A px here and there might sound nothing, but it can visually create discomfort for a person seeing it. A consistent scale ensures that the content is easy to read, and the user finds the content they are looking for.

We picked material design spacing guidelines. Why? It works for our requirements and takes smaller spacing plus larger spacing problems pretty smoothly. Test it with your components, design screens, and then decide. They have done the hard work already. You just need to identify what’s working for you.

4. Naming component

One of the most ignored parts in designing the products or completing the designs is naming the components correctly so that they are easily found, and there is a common language shared between the dev and the design team.

Hey! But how do you find the correct way to name the components, elements are?

Simple answer talk to your developers, researchers, and data analysts in the team first to understand what language they use while addressing those elements — for example, some prefer calling a CTA a button. How do you find what’s correct? Talk to people.

In our case, when we spoke to our developers and other team members to realize every developer uses a framework/ CSS library to translate the UI designs. This helps them in faster work and less hassle of making things from scratch. Tailwind CSS library is one such library that a lot of developers are preferring, which means most of them are well aware of the terminologies used in these CSS libraries. Instead of finding the naming conventions ourselves, why not again use something that is already existing. You can check out the library here.

So much hard work, but what’s the result?

We may not be able to fix all the issues, but we have addressed some of our team’s major ones and I can say it will help your team too. Listing some of them down

Consistency

With things in place now, the platform and the designs look more consistent, the brand and product have started to appear more complete than ever before. The gap between the dev and design has reduced drastically. What we create on Figma is how we see it on the final code.

It was there before as well (our devs are superheroes🦸🏻‍♂️) but now with smoother handoffs and less confusion.

We got your back, the dev team.

Working closely with the dev team enabled us to start thinking like a developer and not just a designer. While designing, it is as important to be aware of what tech is capable of serving. I don’t say stop innovating, but I would encourage discussing, sharing ideas, and thoughts more frequently with the dev folks in your team, to understanding how you can better work together.

This collaboration helped us know that instead of using groups if we use the auto-layout feature in Figma, the CSS generated is much more useful for them than the other way round.

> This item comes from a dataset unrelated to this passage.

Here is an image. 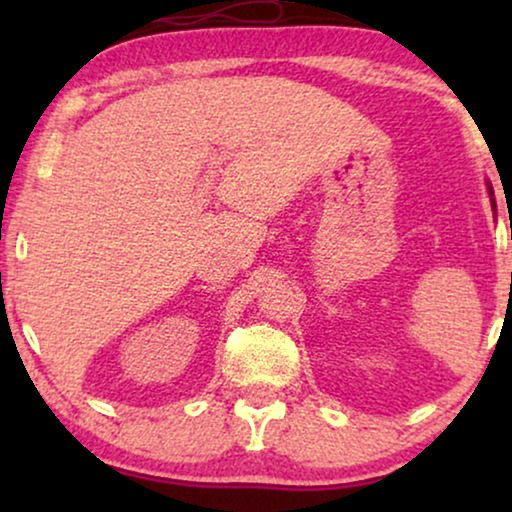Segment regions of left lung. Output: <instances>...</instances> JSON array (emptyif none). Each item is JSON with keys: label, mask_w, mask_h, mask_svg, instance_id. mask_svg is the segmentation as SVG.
Listing matches in <instances>:
<instances>
[{"label": "left lung", "mask_w": 512, "mask_h": 512, "mask_svg": "<svg viewBox=\"0 0 512 512\" xmlns=\"http://www.w3.org/2000/svg\"><path fill=\"white\" fill-rule=\"evenodd\" d=\"M487 193H489V198H492V205L496 207V200H494V188H492V184H489V181H487Z\"/></svg>", "instance_id": "1"}]
</instances>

We speak the same language.

In the past, one stakeholder would say button, and another would call it a CTA. We have agreed on common terminologies to address various elements, components, features, and actions to keep ourselves in sync and create less confusion for each other while talking.

Everyone is a Designer!

While working on this project, we realized that everyone is a designer; everyone has an idea they want to bring to life. A team member shouldn’t have to wait for a designer to help them create a POC for a feature/product idea. Instead, they should unleash the designer inside them, get their work done easily, and move faster.

This project has given much-needed power to the team. No one has to wait for us to suggest a small change or try out a feature variation. They can just easily drag a few components, create a layout, and tadaaaa! The POC is ready for discussion.

This process isn’t something that can be achieved within a week or two. It takes months to get things right.

While most of the information is available on the internet, you need to do your own research, test it through your designs and processes, and check if it works for your team. Our design system and our process for it may not work for you. This is why trial and error is very important when setting up your design system.